[Saved data entries]
────────────────────────────────────────

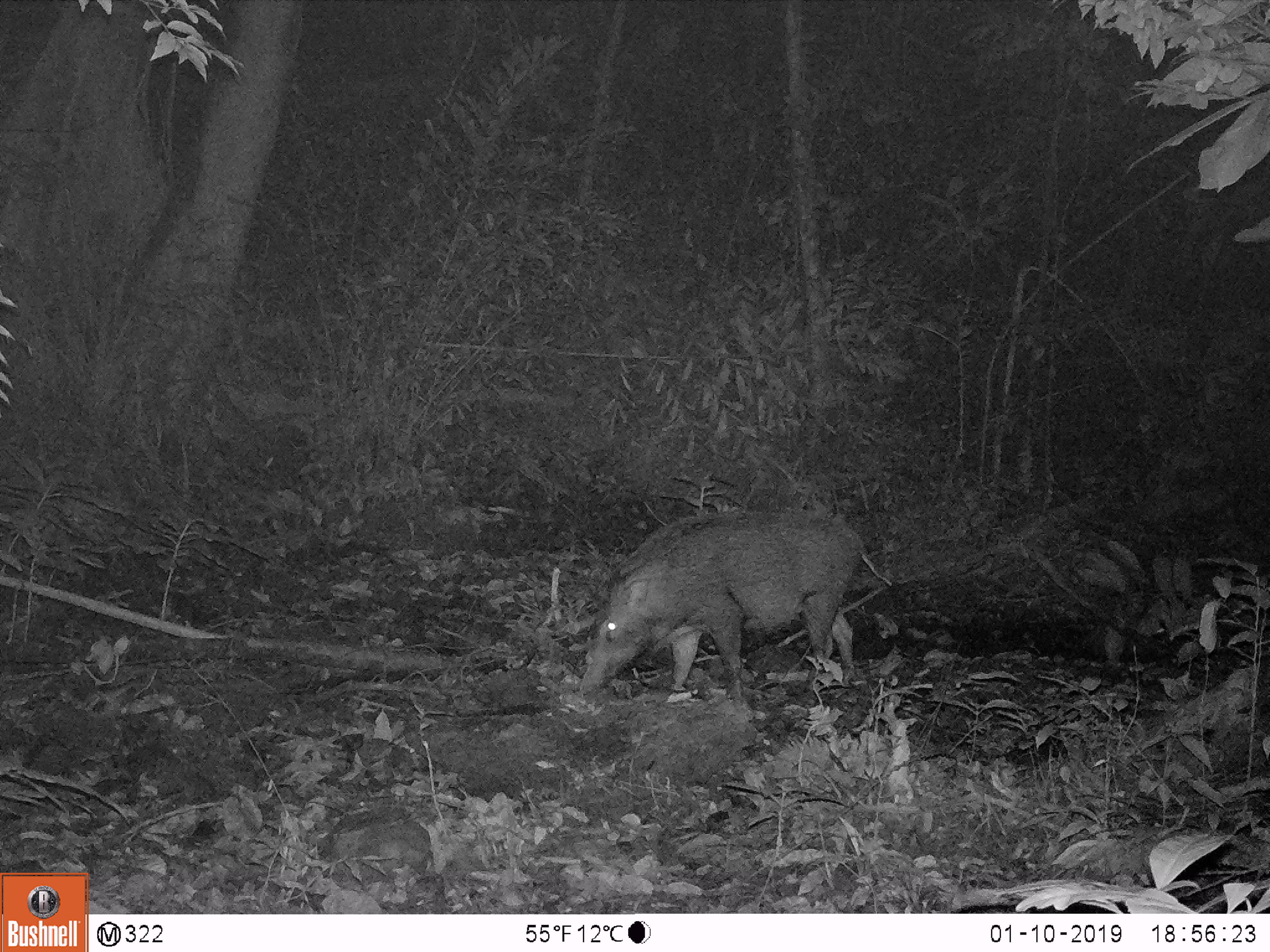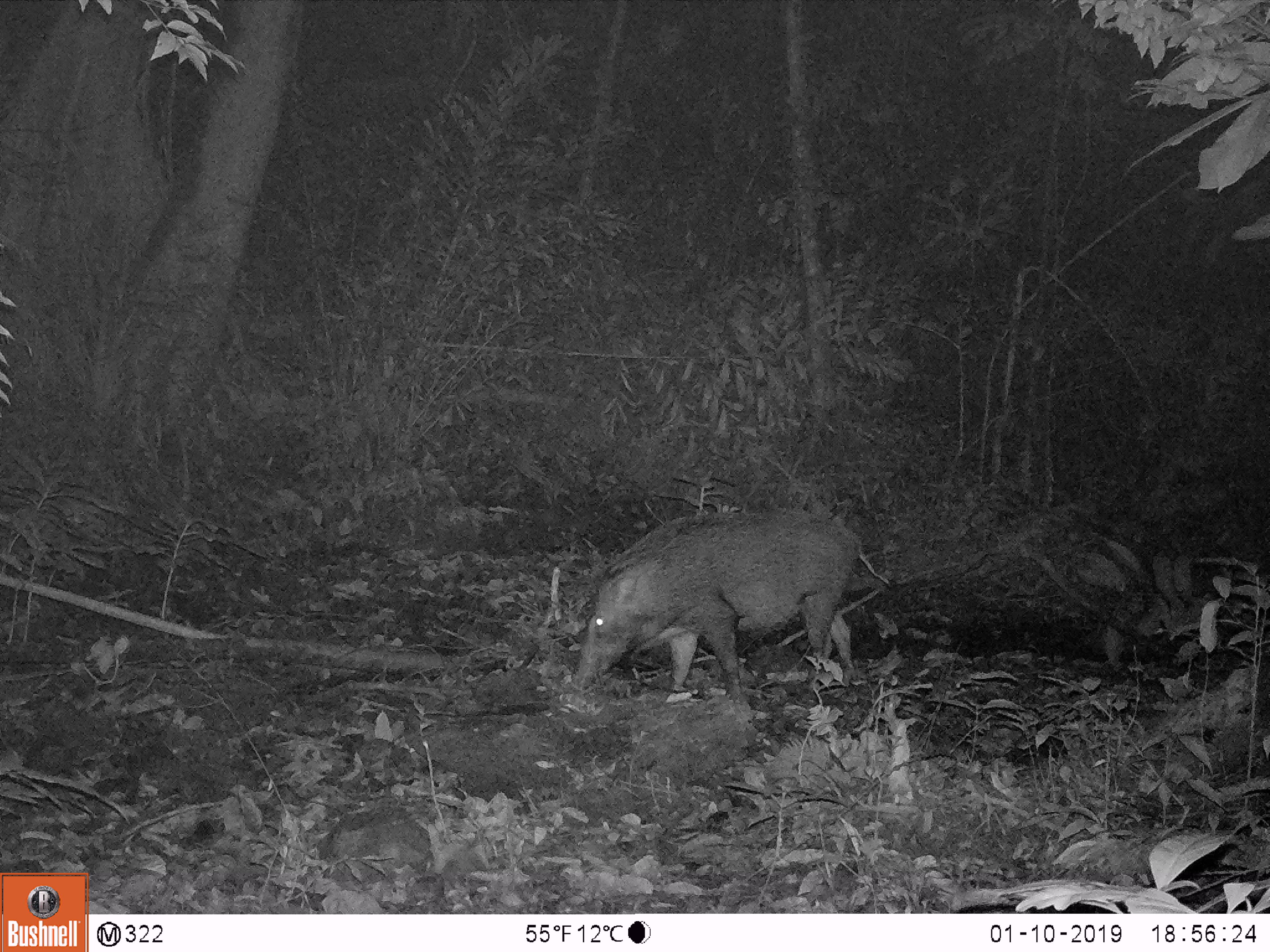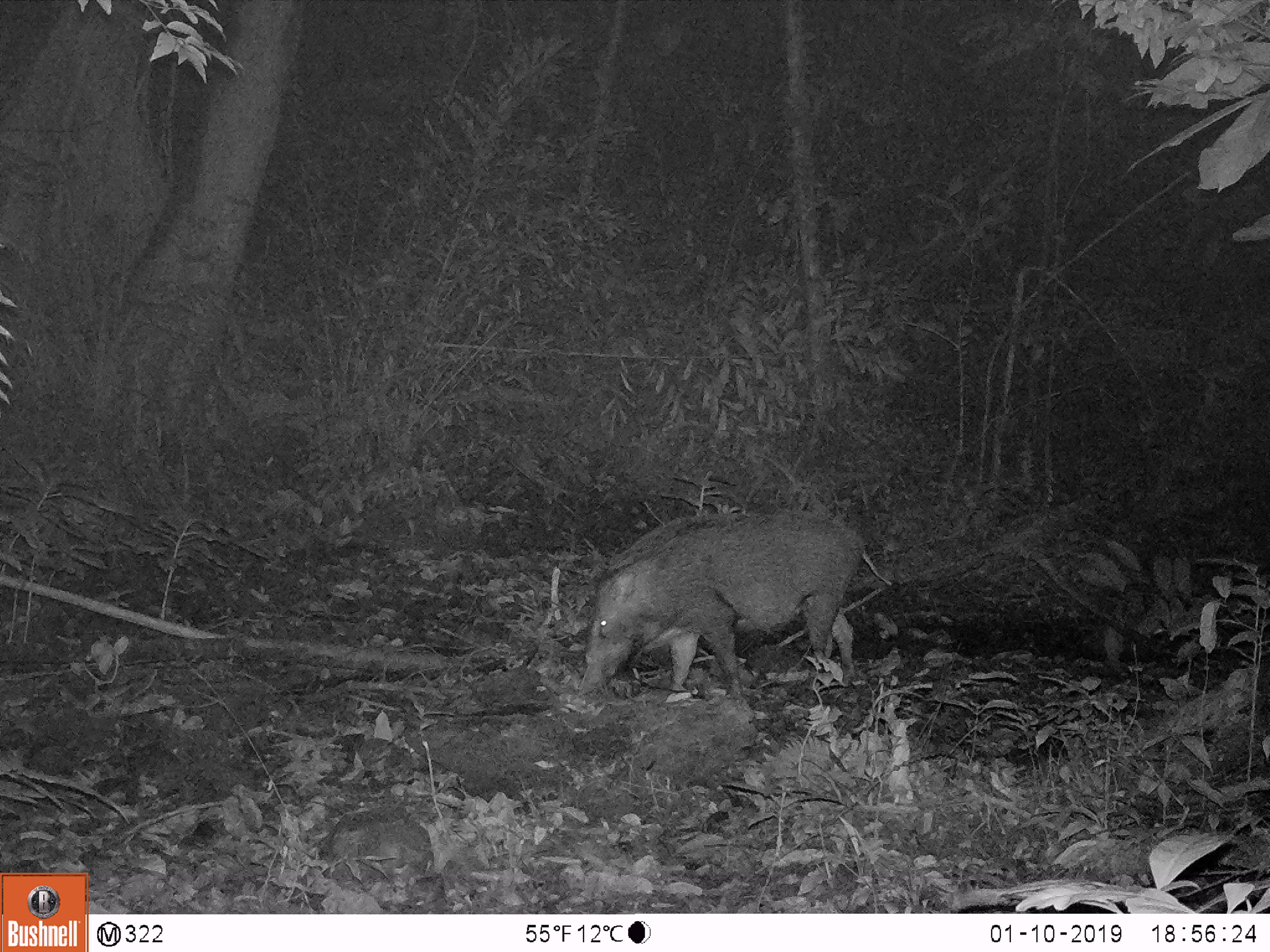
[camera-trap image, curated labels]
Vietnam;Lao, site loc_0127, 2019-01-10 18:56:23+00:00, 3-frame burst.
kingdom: Animalia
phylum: Chordata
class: Mammalia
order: Artiodactyla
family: Suidae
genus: Sus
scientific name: Sus scrofa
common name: eurasian wild pig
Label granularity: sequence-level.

────────────────────────────────────────

Exercise prompt:
Look above for the line with "scientific name: Sus scrofa", then copy it and each later line exactly, stopping at the last line of the records.

Task result:
scientific name: Sus scrofa
common name: eurasian wild pig
Label granularity: sequence-level.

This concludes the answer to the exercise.